New tax, welfare and minimum wage changes set to make work pay

Changes to income tax and welfare rules, which come in to force this month will boost the amount of money in the pockets of those on lower incomes and make work pay.

The National Living Wage and Minimum Wage have already increased at above inflation, giving a full-time minimum wage earner a £690 annual pay rise.

On 6th April, the amount of money someone can earn before paying income tax will increase to £12,500. These changes will cut taxes for 2.4 million Scots and take 135,000 people on lower salaries out of paying income tax altogether.

Then, on 8th April, the annual work allowance for Universal Credit will rise by over £1,000, increasing the amount a claimant can earn before their Universal Credit starts to be withdrawn. This move ends the anomaly of the previous system which meant benefit claimants could be worse off if they found work.

Other measures introduced by the Chancellor this week include a cut to the maximum stake on Fixed Odds Betting Terminals, further measures to reduce tax evasion and a set of measures to reduce administrative burdens on charities.

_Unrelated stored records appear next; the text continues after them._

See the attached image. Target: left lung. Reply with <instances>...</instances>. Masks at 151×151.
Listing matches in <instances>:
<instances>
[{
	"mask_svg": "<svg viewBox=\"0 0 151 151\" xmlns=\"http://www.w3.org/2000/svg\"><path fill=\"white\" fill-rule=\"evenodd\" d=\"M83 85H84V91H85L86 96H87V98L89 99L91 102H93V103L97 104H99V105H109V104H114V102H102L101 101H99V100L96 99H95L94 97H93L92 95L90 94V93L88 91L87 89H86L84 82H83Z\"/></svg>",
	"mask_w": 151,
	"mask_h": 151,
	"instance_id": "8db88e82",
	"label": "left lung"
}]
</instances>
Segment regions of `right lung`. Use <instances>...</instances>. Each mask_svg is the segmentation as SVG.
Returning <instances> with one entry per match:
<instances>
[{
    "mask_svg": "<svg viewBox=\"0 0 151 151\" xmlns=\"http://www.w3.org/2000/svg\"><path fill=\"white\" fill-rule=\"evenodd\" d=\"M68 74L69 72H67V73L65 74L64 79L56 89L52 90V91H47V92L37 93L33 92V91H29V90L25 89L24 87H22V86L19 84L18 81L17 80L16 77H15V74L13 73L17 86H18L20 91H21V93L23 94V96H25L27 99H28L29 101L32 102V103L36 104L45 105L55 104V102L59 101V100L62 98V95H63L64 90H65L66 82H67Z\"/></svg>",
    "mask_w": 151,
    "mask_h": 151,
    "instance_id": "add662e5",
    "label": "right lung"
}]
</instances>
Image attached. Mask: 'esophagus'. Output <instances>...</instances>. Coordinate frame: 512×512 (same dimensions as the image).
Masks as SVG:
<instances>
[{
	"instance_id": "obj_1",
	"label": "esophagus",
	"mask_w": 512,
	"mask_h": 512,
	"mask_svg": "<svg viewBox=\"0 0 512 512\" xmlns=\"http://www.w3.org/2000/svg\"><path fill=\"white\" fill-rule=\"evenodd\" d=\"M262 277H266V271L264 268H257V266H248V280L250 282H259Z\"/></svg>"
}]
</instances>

Commenting, John Lamont MP said: “Weekly pay in the Scottish Borders is £50 lower than the Scottish average and £60 lower than the UK average, so there is still a need to bring high quality, better paid jobs to the Borders. However this package of measures will be significant for local people on lower incomes and will make a difference at a time when household budgets are tight.

“From April this year, workers on lower incomes will be able to keep even more of what they earn and those on the minimum wage will be getting an above inflation pay rise.

“And the changes to Universal Credit will also benefit hard working families. One of the huge positives of Universal Credit is that it makes work pay rather than discouraging people to find work. From next week, claimants will be able to earn £1,000 more before their Universal Credit starts to be gradually be reduced.

“The Chancellor understands that energy bills and the weekly food shop are costing more and putting pressure on many people. That is why the UK Government is backing people on lower incomes and making work pay.”